> **提供的原文**
++++++++

笔记本最近在升级 KDE6 后,总是出现不明原因的卡死。其早期表现为网络无法使用,点击托盘的网络管理器后,plasmashell 卡住,所有与网络有关的程序无法使用,都会卡住并无法退出(无论是浏览器还是 curl 等命令行工具),一段时间后 ls
等命令也会出现卡死的现象,无法使用 ctrl+c 退出,无论在哪个目录。使用 strace
会发现卡在 ioctl
系统调用。再过一段时间,除了光标以外的一切程序都会卡死,此时无法关机,进入 tty 后使用 poweroff
或 halt
都会卡住,最后只能通过电源键关机。查看 dmesg
有三个线索:
首先是临近发生网络故障之前有大量的 downshift 信息:
Generic FE-GE Realtek PHY r8169-0-301:00: Downshift occurred from negotiated speed 1Gbps to actual speed 100Mbps, check cabling!
[ 1753.808368] r8169 0000:03:00.1 eth0: Link is Up - 100Mbps/Full (downshifted) - flow control rx/tx
以上消息重复多次,表现出 KDE 桌面提示以太网反复在连接与断开间切换,之后直接报 BUG:
[101813.990261] BUG: unable to handle page fault for address: 000000000000115e
[101813.990269] #PF: supervisor read access in kernel mode
[101813.990272] #PF: error_code(0x0000) - not-present page
[101813.990275] PGD 0 P4D 0
[101813.990279] Oops: 0000 [#1] PREEMPT SMP NOPTI
[101813.990282] CPU: 10 PID: 15323 Comm: kworker/10:2 Tainted: P W OE 6.8.1-1-default #1 openSUSE Tumbleweed a408dede100ecd8172a7eae2d0778227ac69e46d
此时电脑开始表现出之前所说的症状,随后是大量重复的 workqueue lockup
信息:
[101856.953486] BUG: workqueue lockup - pool cpus=10 node=0 flags=0x0 nice=0 stuck for 42s!
[101856.953513] Showing busy workqueues and worker pools:
[101856.953517] workqueue events: flags=0x0
[101856.953522] pwq 20: cpus=10 node=0 flags=0x0 nice=0 active=3/256 refcnt=4
[101856.953529] pending: delayed_vfree_work, kfree_rcu_monitor, kernfs_notify_workfn
[101856.953547] workqueue events_unbound: flags=0x2
[101856.953554] pwq 32: cpus=0-15 flags=0x4 nice=0 active=2/512 refcnt=4
[101856.953560] pwq 32: cpus=0-15 flags=0x4 nice=0 active=2/512 refcnt=3
[101856.953565] in-flight: 19069:fsnotify_connector_destroy_workfn fsnotify_connector_destroy_workfn, 7379:fsnotify_mark_destroy_workfn fsnotify_mark_destroy_workfn BAR(20178)

++++++++

> **任务 1**
根据上面关于笔记本卡死的原文回答:
(a) 用 strace 查看时,程序卡在哪个系统调用上?
(b) downshift 信息里,网速从多少降到了多少?
(c) 最后只能用什么办法关机?
> **任务 2**
接着上面关于笔记本卡死的原文往下写,从原文最后停下的地方写起。

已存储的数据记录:
++++++++

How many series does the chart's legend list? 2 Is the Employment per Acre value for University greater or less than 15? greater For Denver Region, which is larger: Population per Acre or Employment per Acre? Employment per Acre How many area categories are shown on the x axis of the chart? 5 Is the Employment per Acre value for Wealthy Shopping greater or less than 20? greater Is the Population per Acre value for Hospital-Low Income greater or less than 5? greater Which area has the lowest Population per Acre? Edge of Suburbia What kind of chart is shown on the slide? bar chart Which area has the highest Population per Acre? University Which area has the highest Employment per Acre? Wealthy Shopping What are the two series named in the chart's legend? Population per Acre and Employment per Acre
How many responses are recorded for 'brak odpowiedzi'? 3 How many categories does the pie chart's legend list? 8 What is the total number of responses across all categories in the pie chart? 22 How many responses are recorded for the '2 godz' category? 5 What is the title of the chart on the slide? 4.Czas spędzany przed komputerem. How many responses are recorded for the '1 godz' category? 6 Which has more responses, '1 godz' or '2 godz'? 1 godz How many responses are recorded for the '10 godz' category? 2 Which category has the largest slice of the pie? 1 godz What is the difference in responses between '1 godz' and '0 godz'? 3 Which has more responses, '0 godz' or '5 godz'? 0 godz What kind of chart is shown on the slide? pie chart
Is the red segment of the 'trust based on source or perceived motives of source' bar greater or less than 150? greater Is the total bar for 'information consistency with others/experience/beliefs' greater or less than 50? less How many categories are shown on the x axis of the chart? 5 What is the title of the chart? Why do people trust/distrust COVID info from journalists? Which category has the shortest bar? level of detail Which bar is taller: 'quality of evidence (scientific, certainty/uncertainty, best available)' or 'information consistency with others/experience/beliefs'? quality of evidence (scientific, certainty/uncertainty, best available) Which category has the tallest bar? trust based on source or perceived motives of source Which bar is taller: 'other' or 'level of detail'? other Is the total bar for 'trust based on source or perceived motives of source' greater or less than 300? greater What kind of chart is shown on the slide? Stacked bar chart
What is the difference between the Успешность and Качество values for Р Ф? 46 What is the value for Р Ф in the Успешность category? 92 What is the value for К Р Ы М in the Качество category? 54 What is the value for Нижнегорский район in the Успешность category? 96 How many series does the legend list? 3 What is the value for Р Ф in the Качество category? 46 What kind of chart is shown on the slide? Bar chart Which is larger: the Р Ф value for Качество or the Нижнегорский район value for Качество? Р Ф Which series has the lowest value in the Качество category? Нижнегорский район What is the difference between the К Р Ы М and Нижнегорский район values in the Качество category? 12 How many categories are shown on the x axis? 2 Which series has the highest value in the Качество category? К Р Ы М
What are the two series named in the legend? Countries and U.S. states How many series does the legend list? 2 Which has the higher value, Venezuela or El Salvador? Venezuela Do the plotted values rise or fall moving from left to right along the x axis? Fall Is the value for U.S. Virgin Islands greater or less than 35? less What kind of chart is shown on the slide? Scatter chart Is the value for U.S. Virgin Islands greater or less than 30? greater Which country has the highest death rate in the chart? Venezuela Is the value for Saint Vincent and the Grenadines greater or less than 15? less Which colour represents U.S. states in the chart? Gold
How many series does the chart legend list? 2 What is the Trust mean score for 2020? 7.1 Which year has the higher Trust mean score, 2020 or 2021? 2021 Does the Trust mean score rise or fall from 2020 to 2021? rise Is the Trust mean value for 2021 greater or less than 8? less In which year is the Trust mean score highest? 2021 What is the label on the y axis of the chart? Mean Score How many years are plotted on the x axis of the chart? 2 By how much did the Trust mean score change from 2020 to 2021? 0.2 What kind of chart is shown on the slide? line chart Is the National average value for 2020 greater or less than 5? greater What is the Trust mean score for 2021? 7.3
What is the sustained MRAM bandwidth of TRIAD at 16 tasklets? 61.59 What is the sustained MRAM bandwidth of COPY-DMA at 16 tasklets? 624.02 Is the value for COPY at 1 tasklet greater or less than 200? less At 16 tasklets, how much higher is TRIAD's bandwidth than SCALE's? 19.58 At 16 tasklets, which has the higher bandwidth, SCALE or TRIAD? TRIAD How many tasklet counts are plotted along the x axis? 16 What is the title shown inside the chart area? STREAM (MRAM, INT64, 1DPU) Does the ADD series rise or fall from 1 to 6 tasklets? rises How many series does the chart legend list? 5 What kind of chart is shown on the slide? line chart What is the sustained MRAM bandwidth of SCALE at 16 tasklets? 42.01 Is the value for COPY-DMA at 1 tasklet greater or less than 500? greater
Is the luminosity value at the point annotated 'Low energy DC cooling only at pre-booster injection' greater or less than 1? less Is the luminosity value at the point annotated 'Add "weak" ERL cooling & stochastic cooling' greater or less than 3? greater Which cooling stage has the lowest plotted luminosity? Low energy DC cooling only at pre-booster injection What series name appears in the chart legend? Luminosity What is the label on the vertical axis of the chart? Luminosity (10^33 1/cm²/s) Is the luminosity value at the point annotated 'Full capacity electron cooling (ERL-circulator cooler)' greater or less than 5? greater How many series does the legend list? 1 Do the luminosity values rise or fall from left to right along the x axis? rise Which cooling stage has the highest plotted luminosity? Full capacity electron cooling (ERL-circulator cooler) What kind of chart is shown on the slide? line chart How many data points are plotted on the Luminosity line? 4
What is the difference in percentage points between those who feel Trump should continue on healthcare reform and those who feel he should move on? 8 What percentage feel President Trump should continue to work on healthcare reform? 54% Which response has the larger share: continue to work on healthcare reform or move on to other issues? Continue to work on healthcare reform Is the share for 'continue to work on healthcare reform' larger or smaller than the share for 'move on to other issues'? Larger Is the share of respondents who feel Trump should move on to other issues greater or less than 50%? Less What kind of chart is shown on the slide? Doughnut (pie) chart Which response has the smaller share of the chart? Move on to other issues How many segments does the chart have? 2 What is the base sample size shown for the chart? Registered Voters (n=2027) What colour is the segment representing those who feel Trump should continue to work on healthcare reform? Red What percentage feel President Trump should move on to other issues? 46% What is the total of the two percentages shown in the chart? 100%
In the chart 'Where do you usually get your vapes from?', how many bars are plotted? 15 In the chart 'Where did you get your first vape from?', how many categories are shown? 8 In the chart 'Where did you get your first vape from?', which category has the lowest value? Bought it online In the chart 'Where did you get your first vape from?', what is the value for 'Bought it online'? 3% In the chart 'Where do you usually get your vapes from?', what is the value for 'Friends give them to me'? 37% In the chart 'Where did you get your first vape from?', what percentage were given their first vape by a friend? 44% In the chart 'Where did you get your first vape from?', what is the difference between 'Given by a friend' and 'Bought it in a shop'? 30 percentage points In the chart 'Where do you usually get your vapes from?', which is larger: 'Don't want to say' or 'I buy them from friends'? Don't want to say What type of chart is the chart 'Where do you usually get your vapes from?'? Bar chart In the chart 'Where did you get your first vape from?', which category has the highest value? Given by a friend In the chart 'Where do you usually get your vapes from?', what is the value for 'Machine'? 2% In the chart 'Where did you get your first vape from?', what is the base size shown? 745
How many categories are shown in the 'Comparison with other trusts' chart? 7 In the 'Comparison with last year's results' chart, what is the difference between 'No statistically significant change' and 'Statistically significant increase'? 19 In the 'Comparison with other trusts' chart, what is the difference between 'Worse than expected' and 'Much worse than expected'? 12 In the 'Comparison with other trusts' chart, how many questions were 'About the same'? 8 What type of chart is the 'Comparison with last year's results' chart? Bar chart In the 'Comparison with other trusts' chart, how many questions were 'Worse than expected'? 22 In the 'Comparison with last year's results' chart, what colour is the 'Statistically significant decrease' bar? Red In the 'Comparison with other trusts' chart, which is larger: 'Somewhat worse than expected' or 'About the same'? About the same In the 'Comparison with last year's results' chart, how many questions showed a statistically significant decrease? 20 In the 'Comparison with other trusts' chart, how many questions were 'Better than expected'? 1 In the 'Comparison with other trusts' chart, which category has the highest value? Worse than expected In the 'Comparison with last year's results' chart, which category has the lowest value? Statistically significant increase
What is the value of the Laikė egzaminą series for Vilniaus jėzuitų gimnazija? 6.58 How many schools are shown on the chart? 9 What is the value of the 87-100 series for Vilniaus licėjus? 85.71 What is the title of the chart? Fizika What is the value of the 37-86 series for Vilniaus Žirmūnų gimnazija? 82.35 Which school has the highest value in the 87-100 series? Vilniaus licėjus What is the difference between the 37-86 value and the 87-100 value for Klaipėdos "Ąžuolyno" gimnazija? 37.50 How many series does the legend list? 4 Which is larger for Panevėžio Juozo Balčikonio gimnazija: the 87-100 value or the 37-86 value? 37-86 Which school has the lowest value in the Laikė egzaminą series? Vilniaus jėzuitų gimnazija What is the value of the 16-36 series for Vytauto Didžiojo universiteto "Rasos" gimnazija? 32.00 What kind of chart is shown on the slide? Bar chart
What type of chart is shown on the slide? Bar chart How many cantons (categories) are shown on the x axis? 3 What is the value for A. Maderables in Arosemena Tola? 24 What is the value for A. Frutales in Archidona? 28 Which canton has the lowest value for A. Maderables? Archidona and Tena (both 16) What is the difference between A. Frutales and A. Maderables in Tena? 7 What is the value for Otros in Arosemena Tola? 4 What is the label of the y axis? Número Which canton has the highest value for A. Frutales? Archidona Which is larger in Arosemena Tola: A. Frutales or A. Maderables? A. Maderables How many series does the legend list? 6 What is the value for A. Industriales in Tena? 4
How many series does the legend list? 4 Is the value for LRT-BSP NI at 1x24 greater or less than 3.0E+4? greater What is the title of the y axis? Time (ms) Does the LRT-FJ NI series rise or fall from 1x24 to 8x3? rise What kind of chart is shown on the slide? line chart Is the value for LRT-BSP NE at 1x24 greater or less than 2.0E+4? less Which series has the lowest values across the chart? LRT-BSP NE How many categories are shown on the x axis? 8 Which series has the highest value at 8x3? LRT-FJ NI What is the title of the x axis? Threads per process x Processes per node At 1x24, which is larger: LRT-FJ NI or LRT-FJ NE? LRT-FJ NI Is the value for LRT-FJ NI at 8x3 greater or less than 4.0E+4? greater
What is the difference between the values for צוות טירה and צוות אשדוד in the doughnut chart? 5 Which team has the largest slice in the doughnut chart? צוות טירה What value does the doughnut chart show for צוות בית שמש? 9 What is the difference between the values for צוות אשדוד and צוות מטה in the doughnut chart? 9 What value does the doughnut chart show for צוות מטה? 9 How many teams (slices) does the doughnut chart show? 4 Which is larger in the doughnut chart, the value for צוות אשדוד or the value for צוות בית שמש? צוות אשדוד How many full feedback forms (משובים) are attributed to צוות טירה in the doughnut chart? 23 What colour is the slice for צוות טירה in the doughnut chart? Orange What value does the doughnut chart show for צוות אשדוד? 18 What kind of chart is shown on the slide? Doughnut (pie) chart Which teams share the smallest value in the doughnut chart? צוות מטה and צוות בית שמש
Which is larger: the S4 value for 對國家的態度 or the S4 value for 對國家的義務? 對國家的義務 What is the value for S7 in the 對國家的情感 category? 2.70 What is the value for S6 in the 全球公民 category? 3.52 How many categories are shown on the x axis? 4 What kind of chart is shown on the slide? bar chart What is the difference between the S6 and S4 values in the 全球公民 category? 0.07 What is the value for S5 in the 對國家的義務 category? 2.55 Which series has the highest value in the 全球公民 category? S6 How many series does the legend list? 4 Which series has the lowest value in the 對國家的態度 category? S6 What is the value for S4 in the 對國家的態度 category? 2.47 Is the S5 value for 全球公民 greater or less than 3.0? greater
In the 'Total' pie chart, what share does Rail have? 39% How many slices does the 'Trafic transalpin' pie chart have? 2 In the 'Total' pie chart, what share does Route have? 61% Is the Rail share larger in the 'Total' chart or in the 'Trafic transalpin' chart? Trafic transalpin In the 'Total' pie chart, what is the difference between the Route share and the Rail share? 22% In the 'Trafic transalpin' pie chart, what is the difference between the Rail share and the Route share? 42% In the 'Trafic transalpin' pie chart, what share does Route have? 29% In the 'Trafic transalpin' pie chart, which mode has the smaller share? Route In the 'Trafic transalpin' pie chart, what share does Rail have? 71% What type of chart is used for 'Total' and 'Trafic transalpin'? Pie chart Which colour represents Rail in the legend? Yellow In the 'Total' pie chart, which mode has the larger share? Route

++++++++

> **答案 1**
(a) ioctl 系统调用。
(b) 从 1Gbps 降到了 100Mbps。
(c) 按电源键关机。

> **答案 2**
[101856.953583] workqueue rcu_gp: flags=0x8
[101856.953588] pwq 20: cpus=10 node=0 flags=0x0 nice=0 active=1/256 refcnt=2
[101856.953592] pending: process_srcu
[101856.953600] workqueue mm_percpu_wq: flags=0x8
[101856.953604] pwq 20: cpus=10 node=0 flags=0x0 nice=0 active=2/256 refcnt=4
[101856.953608] pending: vmstat_update, lru_add_drain_per_cpu BAR(135)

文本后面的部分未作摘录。